Glossary
Common Malayalam terms you’ll meet on these pages. Spellings are romanised and vary; pronunciations are approximate.
The meal and the table
Section titled “The meal and the table”- Sadya (സദ്യ): a feast; the celebratory banana-leaf banquet.
- Oottu / Choru: a meal; cooked rice.
- Ela: the banana leaf used as a plate.
- Athithi: guest; the root of the deep hospitality custom.
- Mathi (മതി): “enough”; said to decline a refill.
Dishes of the sadya
Section titled “Dishes of the sadya”- Parippu: dal (lentils), the opening course, eaten with ghee (ney).
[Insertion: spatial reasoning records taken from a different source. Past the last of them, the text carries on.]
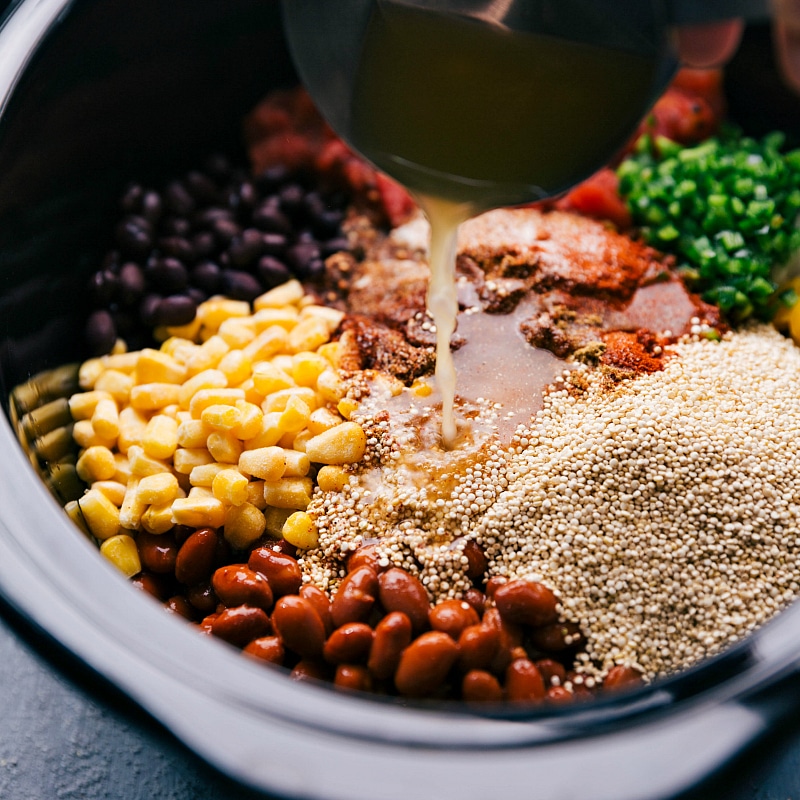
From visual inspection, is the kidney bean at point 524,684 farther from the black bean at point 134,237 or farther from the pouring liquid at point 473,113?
the black bean at point 134,237

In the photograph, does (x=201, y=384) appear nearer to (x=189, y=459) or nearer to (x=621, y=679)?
(x=189, y=459)

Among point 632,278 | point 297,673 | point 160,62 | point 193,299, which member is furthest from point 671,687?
point 160,62

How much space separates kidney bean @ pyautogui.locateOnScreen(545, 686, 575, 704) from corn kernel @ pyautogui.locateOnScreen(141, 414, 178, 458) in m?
0.91

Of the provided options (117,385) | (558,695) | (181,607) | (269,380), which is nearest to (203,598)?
(181,607)

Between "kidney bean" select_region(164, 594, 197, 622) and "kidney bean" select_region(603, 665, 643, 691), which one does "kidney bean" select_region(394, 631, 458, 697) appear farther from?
"kidney bean" select_region(164, 594, 197, 622)

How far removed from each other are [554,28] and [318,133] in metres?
1.03

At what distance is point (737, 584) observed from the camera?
4.70 ft

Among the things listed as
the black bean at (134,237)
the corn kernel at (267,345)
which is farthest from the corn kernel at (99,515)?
the black bean at (134,237)

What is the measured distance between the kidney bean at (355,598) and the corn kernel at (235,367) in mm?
598

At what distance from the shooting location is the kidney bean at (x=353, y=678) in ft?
4.36

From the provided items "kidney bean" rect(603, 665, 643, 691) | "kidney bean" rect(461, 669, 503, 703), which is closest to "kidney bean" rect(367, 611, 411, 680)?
"kidney bean" rect(461, 669, 503, 703)

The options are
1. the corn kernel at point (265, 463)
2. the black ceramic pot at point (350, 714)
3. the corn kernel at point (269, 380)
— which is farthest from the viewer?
the corn kernel at point (269, 380)

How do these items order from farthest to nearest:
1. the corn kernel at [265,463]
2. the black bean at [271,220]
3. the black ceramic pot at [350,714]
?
1. the black bean at [271,220]
2. the corn kernel at [265,463]
3. the black ceramic pot at [350,714]

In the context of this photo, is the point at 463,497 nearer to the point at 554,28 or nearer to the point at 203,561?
the point at 203,561
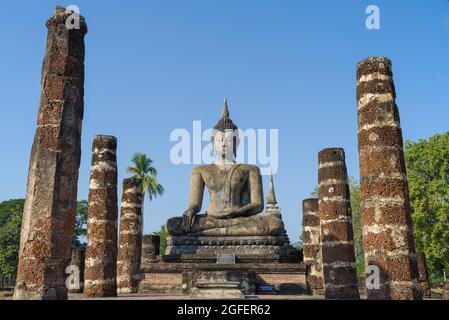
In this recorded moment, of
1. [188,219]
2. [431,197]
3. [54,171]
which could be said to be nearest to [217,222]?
[188,219]

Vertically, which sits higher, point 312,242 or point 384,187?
point 384,187

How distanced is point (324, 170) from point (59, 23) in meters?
7.13

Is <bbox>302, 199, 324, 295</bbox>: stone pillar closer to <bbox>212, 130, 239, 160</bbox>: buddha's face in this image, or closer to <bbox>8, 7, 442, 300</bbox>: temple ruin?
<bbox>8, 7, 442, 300</bbox>: temple ruin

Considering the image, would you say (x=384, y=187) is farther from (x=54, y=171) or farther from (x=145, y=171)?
(x=145, y=171)

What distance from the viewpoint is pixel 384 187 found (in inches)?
346

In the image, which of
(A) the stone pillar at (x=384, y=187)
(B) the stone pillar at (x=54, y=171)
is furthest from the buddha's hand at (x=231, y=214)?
(B) the stone pillar at (x=54, y=171)

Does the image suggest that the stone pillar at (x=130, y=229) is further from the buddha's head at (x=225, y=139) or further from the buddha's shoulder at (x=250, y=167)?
the buddha's shoulder at (x=250, y=167)

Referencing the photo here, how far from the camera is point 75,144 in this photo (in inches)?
319

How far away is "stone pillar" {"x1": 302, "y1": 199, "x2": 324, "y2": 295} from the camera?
14539 millimetres

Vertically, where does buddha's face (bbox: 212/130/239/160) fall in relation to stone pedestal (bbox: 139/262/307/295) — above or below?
above

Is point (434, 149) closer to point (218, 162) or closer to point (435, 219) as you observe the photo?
point (435, 219)

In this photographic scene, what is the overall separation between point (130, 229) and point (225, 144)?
Answer: 4385mm

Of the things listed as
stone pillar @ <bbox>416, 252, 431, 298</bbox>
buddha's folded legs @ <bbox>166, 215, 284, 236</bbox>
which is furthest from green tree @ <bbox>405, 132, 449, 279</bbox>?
buddha's folded legs @ <bbox>166, 215, 284, 236</bbox>
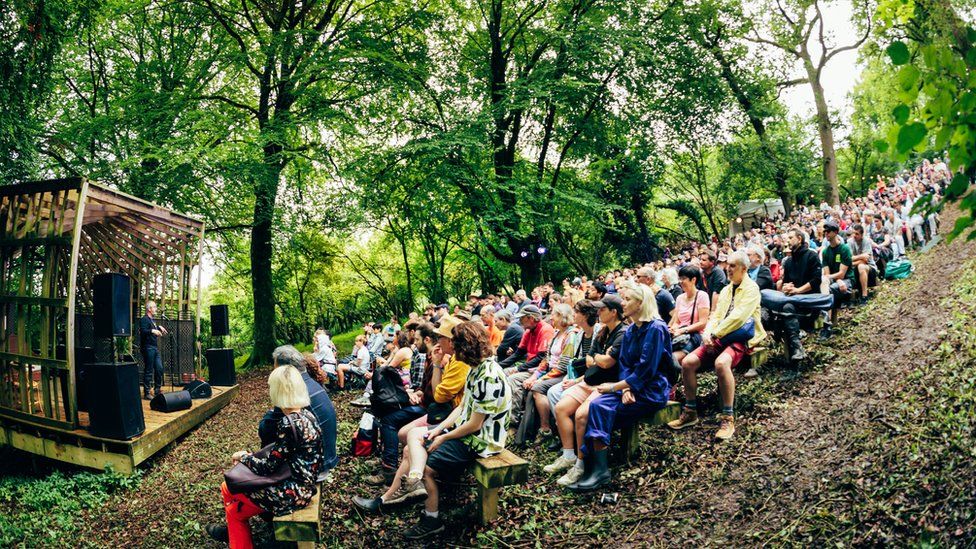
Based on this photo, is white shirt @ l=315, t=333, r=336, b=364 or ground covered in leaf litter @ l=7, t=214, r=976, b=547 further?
white shirt @ l=315, t=333, r=336, b=364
- Sambar: a tamarind-and-lentil vegetable stew.
- Rasam: a thin, tangy, peppery soup eaten over rice.
- Avial: mixed vegetables in coconut and yoghurt.
- Thoran: finely chopped vegetables stir-fried with grated coconut.
- Olan: ash gourd and beans in a mild coconut-milk gravy.
- Kaalan: a thick yoghurt-and-coconut curry with yam or plantain.
- Kichadi / Pachadi: yoghurt-based sides, savoury and slightly sweet respectively.
- Pulissery / Moru: a cooling yoghurt or buttermilk curry, eaten late in the meal.
- Pappadam: a crisp, thin fried wafer.
- Upperi: banana chips; Sharkara upperi: jaggery-coated banana chips.
- Puli inji: a sweet-sour-spicy ginger-tamarind relish.
- Payasam: the sweet pudding that finishes a sadya.
Beyond the sadya
Section titled “Beyond the sadya”- Appam: a soft, lacy fermented rice pancake.
- Pathiri: a Malabar rice-flour flatbread.
- Kanji: rice porridge; Nombu kanji: the spiced porridge of Ramadan.
- Biryani: layered spiced rice and meat; the Malabar/Thalassery style is celebrated.
- Sulaimani: a light, spiced black tea, often after a rich meal.